Tank OS loads OpenClaw into Red Hat’s Fedora Linux OS inside a Podman container and turns that container into a bootable image. This means that OpenClaw runs and starts when your computer starts.
Her tools include everything needed to make OpenClaw useful without human supervision, including state (the parts that can be remembered). Ability to store API keys (credentials for accessing subscriptions and services). There are functions such as.
Users can run multiple Tank OS instances on their machines to perform various tasks, but they do not share passwords or credentials between them, and OpenClaw instances cannot access anything else running on the computer.
O’Malley said he knows the OpenClaw project is working to make the agent more secure, but that while “this is a very powerful application,” it can be “dangerous” if not configured properly. “It’s not an easy tool to use unless you have some technical experience,” she said.

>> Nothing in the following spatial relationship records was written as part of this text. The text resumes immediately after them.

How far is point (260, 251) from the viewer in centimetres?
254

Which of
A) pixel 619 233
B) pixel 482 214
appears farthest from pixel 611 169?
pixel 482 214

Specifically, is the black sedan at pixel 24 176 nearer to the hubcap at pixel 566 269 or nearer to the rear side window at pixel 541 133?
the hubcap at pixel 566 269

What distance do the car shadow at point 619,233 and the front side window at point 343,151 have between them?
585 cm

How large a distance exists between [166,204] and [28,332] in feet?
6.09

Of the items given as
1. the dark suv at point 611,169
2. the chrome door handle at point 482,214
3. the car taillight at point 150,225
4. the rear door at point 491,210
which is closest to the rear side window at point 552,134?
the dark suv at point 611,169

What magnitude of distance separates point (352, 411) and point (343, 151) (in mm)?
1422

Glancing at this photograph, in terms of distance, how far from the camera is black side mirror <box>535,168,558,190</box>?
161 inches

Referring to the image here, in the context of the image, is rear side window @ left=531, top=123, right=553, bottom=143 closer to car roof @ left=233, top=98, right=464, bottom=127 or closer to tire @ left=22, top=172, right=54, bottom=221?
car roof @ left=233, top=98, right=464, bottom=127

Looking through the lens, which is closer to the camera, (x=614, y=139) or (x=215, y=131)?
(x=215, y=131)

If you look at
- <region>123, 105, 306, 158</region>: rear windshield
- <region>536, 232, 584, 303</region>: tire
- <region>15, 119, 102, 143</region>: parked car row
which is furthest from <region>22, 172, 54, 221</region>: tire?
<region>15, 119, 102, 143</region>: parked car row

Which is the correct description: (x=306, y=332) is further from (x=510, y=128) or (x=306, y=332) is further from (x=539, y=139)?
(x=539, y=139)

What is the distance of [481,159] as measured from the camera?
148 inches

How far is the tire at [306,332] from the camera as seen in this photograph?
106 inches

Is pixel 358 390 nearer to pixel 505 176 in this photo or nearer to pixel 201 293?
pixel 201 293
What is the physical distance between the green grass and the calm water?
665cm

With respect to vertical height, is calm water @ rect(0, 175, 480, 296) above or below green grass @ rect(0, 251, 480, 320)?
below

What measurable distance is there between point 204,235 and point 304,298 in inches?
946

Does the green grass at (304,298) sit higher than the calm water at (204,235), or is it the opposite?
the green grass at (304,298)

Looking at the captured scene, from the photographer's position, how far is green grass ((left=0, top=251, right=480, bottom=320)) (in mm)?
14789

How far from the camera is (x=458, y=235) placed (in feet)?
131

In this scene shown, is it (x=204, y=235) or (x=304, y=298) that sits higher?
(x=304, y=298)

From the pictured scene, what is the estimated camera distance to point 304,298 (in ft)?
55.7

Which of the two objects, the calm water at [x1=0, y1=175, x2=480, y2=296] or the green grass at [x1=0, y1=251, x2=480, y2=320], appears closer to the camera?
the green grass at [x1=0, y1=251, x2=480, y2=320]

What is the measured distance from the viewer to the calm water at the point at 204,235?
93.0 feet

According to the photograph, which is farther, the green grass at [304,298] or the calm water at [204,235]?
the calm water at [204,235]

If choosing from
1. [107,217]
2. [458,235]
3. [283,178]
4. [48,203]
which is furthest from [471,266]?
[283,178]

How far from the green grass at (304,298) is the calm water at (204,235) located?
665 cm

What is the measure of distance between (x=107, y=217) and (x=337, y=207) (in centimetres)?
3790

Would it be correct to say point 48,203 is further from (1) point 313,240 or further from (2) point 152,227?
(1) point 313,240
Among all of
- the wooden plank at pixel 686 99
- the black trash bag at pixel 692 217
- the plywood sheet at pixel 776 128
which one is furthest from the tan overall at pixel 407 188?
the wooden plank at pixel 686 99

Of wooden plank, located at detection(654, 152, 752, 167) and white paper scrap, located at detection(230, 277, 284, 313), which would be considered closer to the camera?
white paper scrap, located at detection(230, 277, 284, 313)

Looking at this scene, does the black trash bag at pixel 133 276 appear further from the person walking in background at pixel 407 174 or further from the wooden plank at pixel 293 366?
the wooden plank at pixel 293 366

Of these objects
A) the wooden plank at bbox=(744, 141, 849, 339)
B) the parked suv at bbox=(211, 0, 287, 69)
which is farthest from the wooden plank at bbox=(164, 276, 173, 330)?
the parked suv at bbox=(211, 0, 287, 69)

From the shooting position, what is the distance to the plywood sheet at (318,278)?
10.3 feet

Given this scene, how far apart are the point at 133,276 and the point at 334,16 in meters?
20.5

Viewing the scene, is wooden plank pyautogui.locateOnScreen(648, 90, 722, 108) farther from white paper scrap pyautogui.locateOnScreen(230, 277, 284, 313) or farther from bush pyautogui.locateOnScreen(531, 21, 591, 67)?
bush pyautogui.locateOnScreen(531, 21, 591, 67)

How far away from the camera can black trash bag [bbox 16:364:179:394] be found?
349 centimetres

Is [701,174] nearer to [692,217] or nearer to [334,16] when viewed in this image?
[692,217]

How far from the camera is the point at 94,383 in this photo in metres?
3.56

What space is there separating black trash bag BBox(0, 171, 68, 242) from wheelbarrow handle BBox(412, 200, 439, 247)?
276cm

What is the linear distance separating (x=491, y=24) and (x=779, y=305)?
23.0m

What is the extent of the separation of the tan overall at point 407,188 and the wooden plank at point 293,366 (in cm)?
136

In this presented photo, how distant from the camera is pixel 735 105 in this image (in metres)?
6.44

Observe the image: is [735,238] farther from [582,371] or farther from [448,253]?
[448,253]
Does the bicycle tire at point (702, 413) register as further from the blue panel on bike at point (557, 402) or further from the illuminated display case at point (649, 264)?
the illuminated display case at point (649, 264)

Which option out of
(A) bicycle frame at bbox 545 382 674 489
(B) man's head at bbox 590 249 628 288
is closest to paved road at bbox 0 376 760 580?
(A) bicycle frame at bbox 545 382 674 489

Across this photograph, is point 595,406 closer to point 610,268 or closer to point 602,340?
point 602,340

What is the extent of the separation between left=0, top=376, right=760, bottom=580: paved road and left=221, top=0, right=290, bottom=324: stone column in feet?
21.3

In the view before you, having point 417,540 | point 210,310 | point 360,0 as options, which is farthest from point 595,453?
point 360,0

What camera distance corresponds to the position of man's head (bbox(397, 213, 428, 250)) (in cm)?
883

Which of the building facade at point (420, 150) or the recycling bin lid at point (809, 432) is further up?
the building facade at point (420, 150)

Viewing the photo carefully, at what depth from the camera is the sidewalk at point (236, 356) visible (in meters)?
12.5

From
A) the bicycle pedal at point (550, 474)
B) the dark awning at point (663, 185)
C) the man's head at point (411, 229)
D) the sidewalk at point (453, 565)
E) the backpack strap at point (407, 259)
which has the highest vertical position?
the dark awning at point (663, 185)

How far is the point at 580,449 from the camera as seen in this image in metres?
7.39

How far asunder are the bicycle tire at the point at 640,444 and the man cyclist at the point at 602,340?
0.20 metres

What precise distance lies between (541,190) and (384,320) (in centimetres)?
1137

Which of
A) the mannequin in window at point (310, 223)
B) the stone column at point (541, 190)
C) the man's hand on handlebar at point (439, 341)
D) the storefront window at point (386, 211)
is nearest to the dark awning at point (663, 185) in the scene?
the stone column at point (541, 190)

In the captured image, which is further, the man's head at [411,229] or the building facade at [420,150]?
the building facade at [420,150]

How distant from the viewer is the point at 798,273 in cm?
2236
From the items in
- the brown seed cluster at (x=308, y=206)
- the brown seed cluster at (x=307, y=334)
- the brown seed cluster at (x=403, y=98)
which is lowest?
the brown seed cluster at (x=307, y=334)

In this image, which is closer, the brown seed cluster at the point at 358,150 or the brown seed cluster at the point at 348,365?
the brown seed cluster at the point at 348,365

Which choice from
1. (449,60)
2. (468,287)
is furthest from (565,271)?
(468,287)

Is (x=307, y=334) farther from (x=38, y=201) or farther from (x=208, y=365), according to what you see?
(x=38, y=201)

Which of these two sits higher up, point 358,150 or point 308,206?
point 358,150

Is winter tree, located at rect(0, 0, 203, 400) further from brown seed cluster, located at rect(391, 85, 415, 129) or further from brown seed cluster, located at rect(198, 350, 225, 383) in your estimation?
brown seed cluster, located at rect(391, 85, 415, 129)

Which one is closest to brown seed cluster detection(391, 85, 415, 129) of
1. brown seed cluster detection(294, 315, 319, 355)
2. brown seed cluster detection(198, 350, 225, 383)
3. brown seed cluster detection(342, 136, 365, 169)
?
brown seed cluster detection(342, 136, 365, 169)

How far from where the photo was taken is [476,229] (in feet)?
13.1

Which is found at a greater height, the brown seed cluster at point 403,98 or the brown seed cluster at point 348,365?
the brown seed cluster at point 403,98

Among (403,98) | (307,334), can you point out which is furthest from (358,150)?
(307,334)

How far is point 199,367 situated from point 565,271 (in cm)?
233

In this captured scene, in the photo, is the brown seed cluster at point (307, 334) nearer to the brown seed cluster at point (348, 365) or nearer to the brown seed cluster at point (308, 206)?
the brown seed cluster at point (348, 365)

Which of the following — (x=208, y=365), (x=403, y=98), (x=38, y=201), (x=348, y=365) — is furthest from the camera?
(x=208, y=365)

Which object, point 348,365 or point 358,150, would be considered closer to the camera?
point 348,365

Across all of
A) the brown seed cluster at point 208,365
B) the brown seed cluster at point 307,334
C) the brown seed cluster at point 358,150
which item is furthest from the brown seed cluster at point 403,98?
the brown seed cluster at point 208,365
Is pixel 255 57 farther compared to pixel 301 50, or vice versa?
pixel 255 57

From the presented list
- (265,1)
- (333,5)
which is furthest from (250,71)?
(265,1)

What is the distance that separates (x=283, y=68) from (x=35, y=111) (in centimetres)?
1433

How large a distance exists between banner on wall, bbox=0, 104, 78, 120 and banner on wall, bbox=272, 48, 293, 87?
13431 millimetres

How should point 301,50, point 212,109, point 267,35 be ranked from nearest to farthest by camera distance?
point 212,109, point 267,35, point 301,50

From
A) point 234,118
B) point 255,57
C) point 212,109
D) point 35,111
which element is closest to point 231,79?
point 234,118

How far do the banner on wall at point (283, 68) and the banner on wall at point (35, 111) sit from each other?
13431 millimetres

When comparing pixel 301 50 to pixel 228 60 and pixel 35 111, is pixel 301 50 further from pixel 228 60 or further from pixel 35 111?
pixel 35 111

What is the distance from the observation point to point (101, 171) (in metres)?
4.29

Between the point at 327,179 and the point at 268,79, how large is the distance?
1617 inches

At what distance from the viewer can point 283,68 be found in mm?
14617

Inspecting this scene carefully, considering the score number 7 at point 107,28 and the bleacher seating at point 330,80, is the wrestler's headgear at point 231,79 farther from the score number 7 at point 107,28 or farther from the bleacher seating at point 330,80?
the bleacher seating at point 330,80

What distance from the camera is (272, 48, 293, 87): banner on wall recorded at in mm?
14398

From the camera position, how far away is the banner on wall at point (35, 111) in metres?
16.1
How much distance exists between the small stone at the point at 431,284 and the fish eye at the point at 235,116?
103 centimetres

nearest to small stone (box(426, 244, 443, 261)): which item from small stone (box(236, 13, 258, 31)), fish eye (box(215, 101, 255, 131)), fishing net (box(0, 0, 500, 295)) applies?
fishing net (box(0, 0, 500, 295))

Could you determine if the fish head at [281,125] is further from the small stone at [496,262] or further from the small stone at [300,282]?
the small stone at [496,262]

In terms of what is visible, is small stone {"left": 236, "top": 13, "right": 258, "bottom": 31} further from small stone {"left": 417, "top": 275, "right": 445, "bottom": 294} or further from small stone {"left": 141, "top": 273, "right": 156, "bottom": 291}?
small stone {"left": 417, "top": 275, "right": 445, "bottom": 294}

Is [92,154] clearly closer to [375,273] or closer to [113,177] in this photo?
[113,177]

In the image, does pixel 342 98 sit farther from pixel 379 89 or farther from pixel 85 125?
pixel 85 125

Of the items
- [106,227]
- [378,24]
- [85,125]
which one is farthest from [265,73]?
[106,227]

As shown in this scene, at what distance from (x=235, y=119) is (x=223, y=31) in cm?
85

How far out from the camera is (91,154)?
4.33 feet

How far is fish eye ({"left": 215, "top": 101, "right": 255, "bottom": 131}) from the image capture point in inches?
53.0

Stories range from a meta-AI security researcher whose Claw started deleting all of his work emails to an agent who downloaded all of his users’ WhatsApp DMs in clear text. Malware targeting OpenClaw users is also on the rise.
Admittedly, Tank OS isn’t for techno novices either, she says. You must be comfortable installing and maintaining software on computers, she says. Additionally, Tank OS is not the only OpenClaw implementation that runs inside containers. For example, NanoClaw is doing something similar to the famous container company Docker.
But Tank OS is intended to be especially useful to IT professionals (aka Red Hat’s primary customers) who may one day manage fleets of OpenClaw agents on corporate computers. This allows you to update agents in the same way you already manage other containers.
“My role within OpenClaw is really interesting,” O’Malley said. “If you have millions of autonomous agents communicating with each other, what does that look like when you scale it out?”